Because the ALJ’s weighing of Ray’s reported symptoms in the context of the
whole record is supported by substantial evidence, we find no reversible error on this
front either. Ray testified at the hearing that he had difficulty lifting, standing, walking,
sitting, and needed assistance to get around. The ALJ took these complaints into
account, crediting these difficulties as reasonably likely to be the result of his
impairments. The ALJ also credited the account of Ray’s wife, who provided a written
explanation of Ray’s limited abilities at home, in informing the view as to the severity
and limiting effects of Ray’s ailments.
But the ALJ concluded that Ray’s complaints about the limiting effects of his
symptoms were inconsistent with the medical evidence and testimony in the record.
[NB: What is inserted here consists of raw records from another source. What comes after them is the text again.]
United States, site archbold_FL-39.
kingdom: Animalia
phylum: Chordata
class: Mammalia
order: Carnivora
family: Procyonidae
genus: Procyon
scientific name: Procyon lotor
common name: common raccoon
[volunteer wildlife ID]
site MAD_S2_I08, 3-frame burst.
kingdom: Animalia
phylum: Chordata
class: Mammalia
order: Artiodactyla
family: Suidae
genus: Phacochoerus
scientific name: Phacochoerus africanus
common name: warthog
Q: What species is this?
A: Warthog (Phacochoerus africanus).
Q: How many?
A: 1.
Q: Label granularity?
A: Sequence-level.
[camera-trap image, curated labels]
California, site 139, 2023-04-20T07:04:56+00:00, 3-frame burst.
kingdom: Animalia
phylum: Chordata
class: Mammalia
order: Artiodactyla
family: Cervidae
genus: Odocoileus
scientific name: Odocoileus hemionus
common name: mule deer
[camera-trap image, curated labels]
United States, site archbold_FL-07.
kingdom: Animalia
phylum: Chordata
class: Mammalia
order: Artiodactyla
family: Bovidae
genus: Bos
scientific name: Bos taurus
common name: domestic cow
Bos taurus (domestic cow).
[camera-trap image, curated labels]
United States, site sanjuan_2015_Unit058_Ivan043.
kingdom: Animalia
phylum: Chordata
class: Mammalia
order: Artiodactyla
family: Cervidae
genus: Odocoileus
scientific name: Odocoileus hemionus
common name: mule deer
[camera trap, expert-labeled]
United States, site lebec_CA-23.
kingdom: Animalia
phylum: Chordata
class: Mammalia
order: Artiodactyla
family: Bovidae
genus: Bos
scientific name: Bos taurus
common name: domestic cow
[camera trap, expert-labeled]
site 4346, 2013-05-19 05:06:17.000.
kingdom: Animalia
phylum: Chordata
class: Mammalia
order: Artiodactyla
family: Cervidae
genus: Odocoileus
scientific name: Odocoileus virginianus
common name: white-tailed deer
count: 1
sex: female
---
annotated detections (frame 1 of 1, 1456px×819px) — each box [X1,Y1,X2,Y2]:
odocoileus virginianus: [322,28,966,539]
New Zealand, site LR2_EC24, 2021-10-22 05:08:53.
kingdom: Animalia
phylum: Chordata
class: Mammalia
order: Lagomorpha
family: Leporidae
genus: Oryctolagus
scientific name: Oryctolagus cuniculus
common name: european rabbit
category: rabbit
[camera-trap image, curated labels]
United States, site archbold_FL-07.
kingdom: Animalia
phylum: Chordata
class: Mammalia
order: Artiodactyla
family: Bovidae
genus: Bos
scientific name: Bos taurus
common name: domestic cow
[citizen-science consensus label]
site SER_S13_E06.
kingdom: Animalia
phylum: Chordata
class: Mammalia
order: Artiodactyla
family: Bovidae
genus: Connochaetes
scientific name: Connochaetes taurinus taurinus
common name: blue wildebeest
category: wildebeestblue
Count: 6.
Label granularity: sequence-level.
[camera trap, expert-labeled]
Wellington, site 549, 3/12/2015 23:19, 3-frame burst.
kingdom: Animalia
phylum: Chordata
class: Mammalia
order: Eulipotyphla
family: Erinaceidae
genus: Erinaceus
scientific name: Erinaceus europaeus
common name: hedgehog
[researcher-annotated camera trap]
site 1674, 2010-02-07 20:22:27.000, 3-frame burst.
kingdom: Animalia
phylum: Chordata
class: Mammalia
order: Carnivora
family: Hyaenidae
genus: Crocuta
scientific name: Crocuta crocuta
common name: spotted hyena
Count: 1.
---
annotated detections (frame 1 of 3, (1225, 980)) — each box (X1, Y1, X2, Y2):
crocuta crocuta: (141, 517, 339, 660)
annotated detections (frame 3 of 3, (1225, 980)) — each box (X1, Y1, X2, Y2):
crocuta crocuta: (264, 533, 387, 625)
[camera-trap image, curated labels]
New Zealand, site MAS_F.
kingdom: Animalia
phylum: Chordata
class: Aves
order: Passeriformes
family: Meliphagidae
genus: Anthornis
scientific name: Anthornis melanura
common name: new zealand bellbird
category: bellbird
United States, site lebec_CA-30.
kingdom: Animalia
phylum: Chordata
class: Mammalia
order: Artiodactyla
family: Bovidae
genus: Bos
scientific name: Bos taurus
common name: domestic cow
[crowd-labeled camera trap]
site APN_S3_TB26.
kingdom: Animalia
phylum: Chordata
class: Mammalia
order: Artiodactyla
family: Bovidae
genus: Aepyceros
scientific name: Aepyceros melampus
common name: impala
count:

While crediting some limitations on Ray’s ability to work, the ALJ observed that Ray
would still have been able during the relevant period to perform the sedentary work
identified by the vocational expert. The medical record evidence, agency consulting
opinions, and the objective medical opinion of Dr. Jilhewar, the ALJ added, were at
odds with Ray’s statements about the severity of his symptoms. Taking all this into
account, the ALJ provided sufficient reasoning to assure us that this credibility
determination was not patently wrong.
No. 20-2802 Page 7
III
We close by underscoring that Ray’s condition seems to have materially
worsened in early 2018, after the relevant period of disability. We say this because the
impartial medical expert, Dr. Jilhewar, testified that Ray’s motor skills worsened in
February 2018. And in April 2018, three months after Ray’s last date insured,
Dr. Zaragoza completed a disability questionnaire in which she stated that Ray required
a wheelchair and could no longer perform even sedentary work.
But recall that the relevant period for which Ray seeks disability benefits is
January 2015 to December 2017. His condition materially worsening in 2018 does not
itself show that Ray was disabled during the relevant period. At the very least, we
cannot say the ALJ—when presented with no express evidence connecting the 2018
downturn to conditions present during the relevant period—committed reversible error
in concluding that Ray had failed to carry the burden of proving he was disabled.
The ALJ’s analysis could well have been better, but there is no basis to overturn
her determination, especially under the deferential standard controlling our review.
Disability applicants bear the burden of proving disability—something Ray failed to do
for the relevant period. We therefore AFFIRM.